▶ [Set exercise]: Reproduce each of the items below word for word, keeping every line unchanged.

[Spatial question items]
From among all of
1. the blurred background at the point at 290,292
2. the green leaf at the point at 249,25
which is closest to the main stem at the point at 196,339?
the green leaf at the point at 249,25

▶ [Task answer]:
From among all of
1. the blurred background at the point at 290,292
2. the green leaf at the point at 249,25
which is closest to the main stem at the point at 196,339?
the green leaf at the point at 249,25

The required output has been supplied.